----- Dataset extract

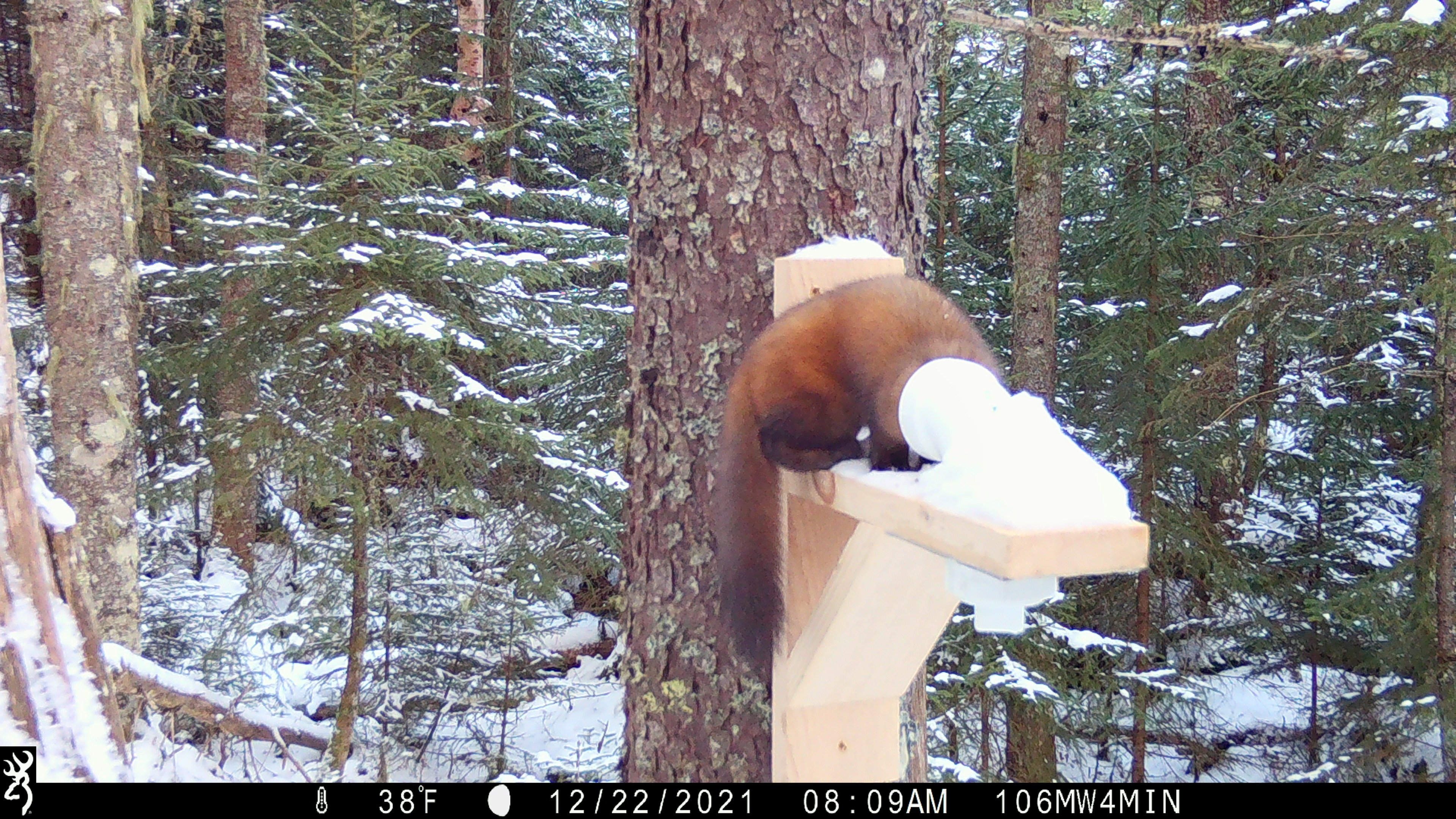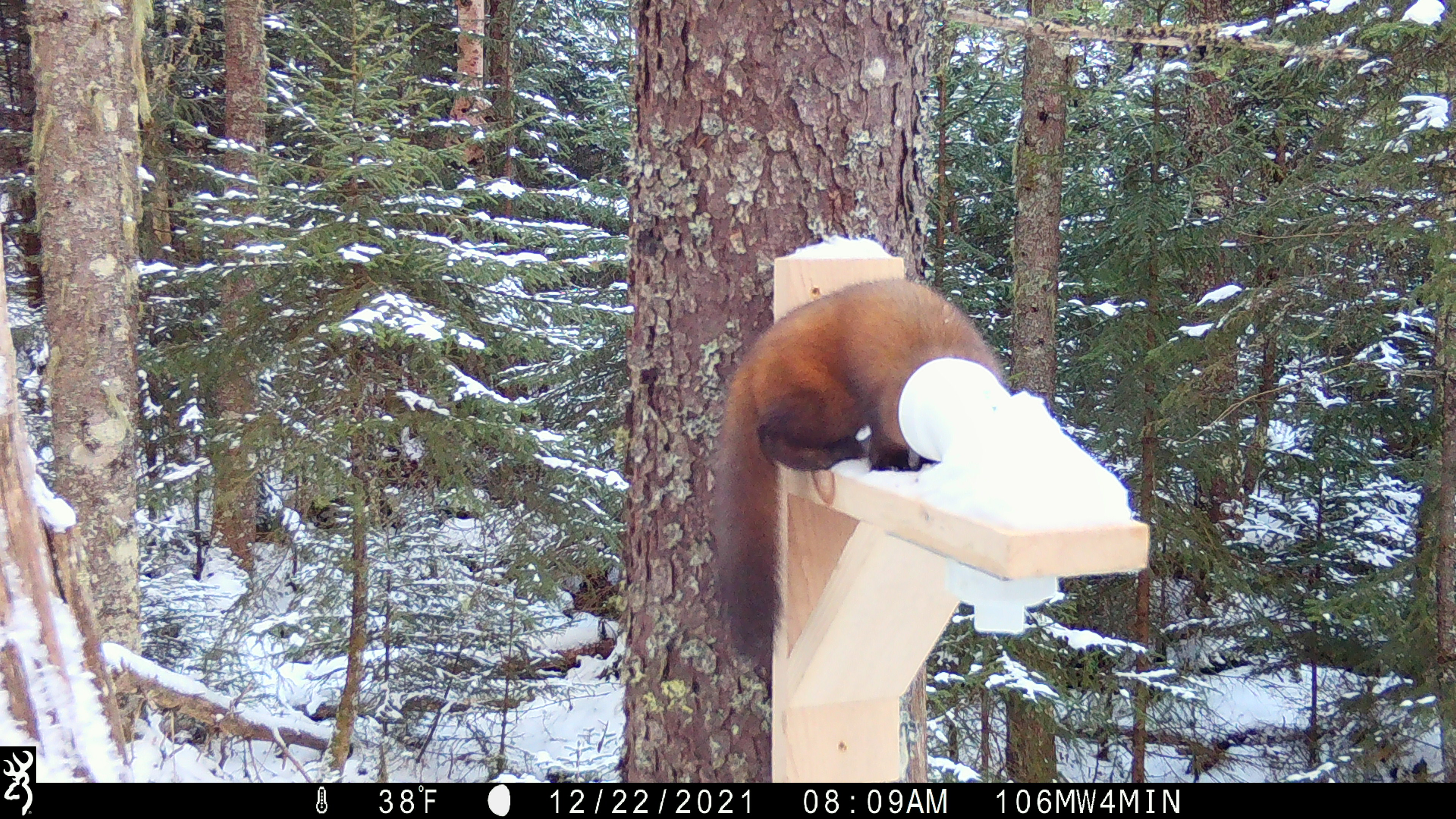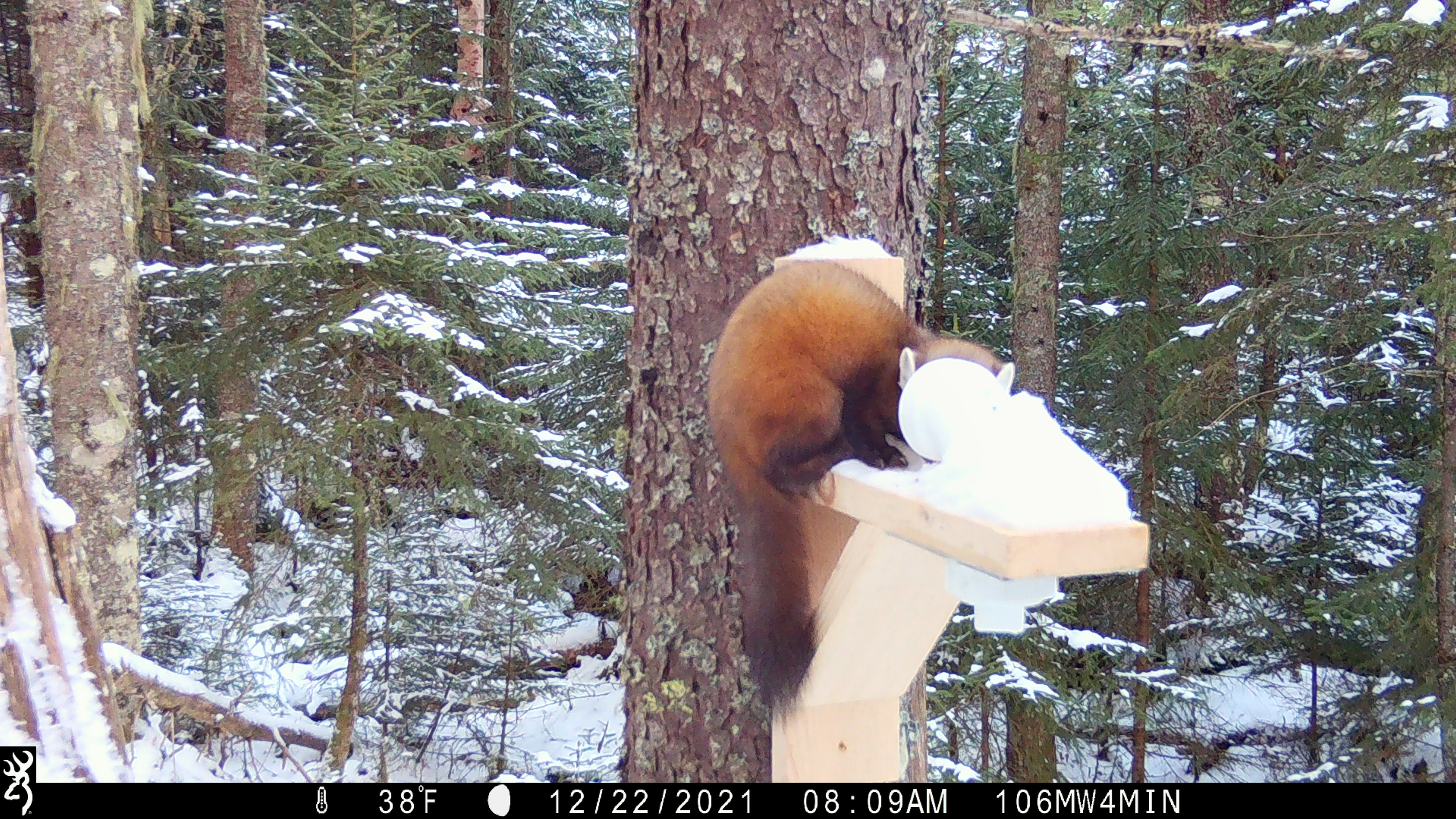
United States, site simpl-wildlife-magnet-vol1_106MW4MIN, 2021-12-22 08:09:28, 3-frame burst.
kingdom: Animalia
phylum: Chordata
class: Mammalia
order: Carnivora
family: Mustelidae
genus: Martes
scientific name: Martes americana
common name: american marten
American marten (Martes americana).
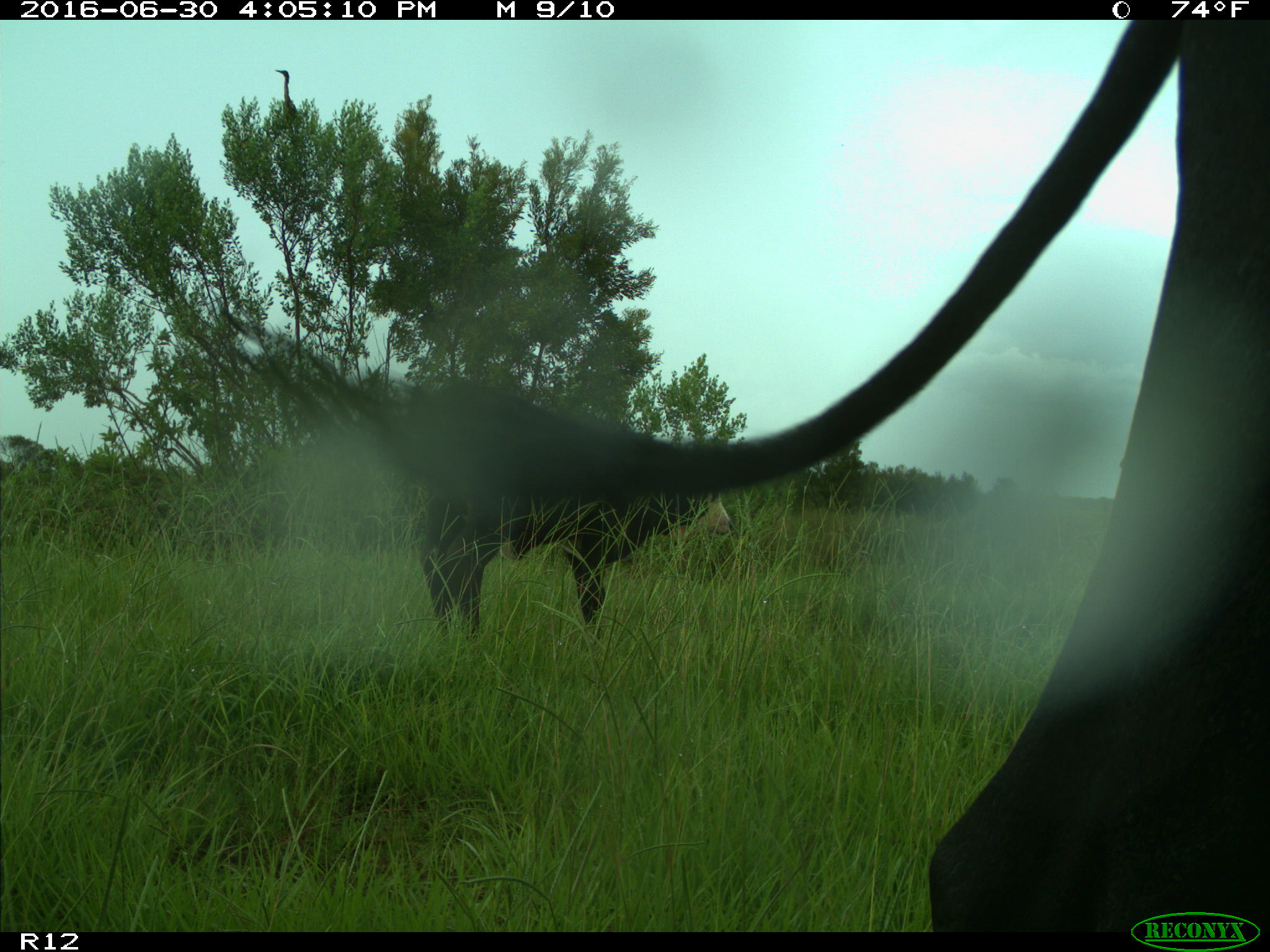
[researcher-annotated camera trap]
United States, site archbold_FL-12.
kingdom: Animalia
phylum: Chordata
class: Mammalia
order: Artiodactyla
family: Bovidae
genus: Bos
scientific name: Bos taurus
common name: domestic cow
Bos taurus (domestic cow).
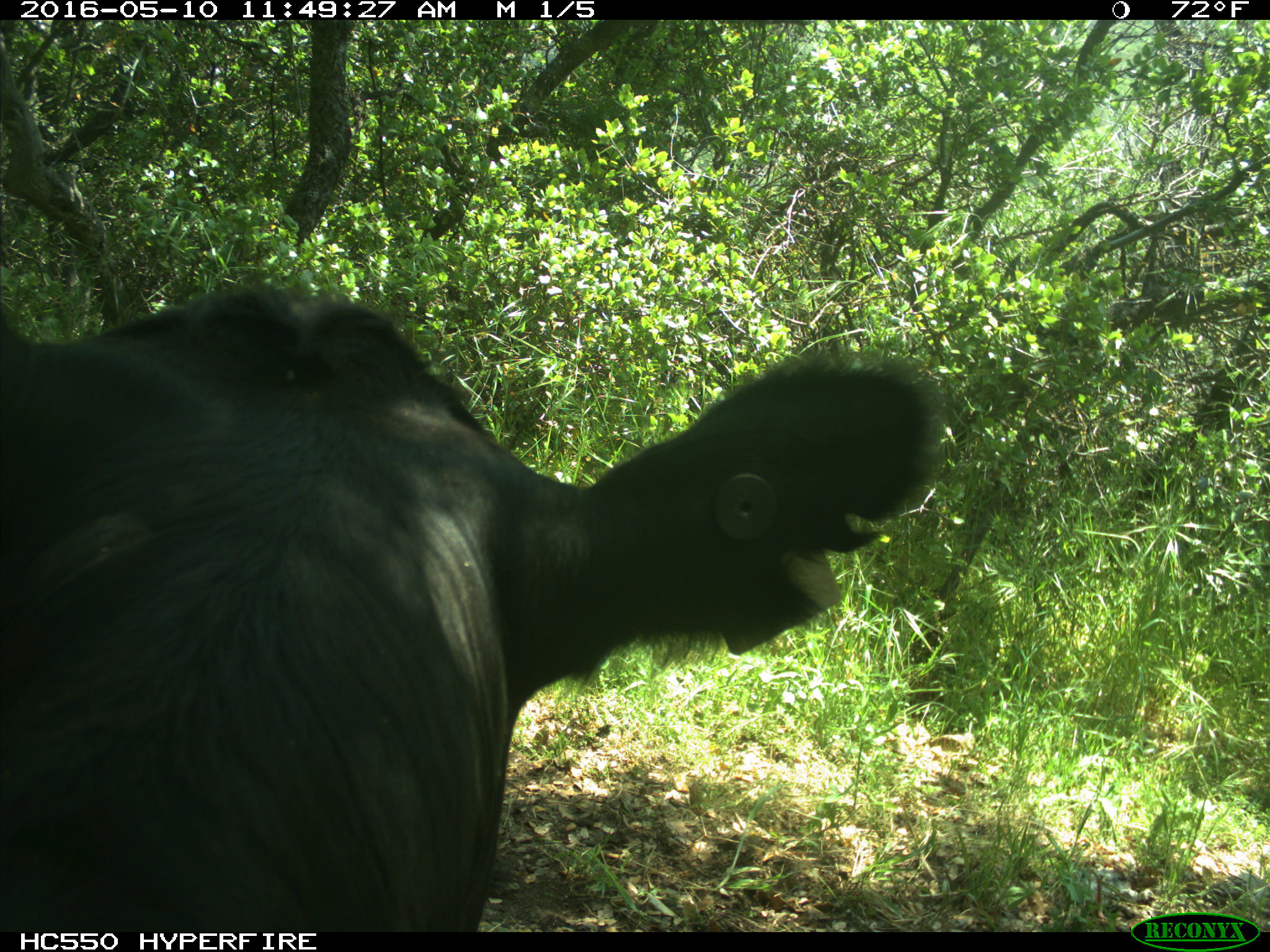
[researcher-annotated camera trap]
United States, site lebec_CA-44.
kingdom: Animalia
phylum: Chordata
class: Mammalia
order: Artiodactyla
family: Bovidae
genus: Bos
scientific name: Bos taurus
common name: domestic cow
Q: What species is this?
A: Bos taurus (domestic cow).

----------

__Assigned task__: Go through the data and gather every line that holds "United".

__Answer section__:
United States, site simpl-wildlife-magnet-vol1_106MW4MIN, 2021-12-22 08:09:28, 3-frame burst.
United States, site archbold_FL-12.
United States, site lebec_CA-44.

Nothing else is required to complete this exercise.